[](https://github.com/aiidaplugins/aiida-lammps)
[](https://codecov.io/gh/aiidaplugins/aiida-lammps)
[](https://pypi.python.org/pypi/aiida-lammps/)
[](https://github.com/ambv/black)
# AiiDA LAMMPS plugin
This a LAMMPS plugin for [AiiDA](http://aiida-core.readthedocs.io/).
This plugin contains 4 code types:
- `lammps.forces`: Atomic single-point forces calculation
- `lammps.optimize`: Crystal structure optimization
- `lammps.md`: Molecular dynamics calculation
- `lammps.combinate`: DynaPhoPy calculation using LAMMPS MD trajectory (currently untested)

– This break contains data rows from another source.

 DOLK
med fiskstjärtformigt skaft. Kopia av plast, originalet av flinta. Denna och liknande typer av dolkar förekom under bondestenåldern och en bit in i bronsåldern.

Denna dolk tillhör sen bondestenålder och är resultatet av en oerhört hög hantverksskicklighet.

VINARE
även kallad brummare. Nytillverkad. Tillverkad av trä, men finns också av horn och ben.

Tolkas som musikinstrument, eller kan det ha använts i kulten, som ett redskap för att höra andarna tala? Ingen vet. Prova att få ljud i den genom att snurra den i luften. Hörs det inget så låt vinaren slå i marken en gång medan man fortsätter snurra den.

Note: `lammps.combinate` requires `aiida-phonopy` (https://github.com/abelcarreras/aiida-phonopy)
plugin to work, DynaPhoPy can be found in: https://github.com/abelcarreras/aiida-phonopy
- [AiiDA LAMMPS plugin](#aiida-lammps-plugin)
- [Installation](#installation)
- [Built-in Potential Support](#built-in-potential-support)
- [Examples](#examples)
- [Code Setup](#code-setup)
- [Structure Setup](#structure-setup)
- [Potential Setup](#potential-setup)
- [Force Calculation](#force-calculation)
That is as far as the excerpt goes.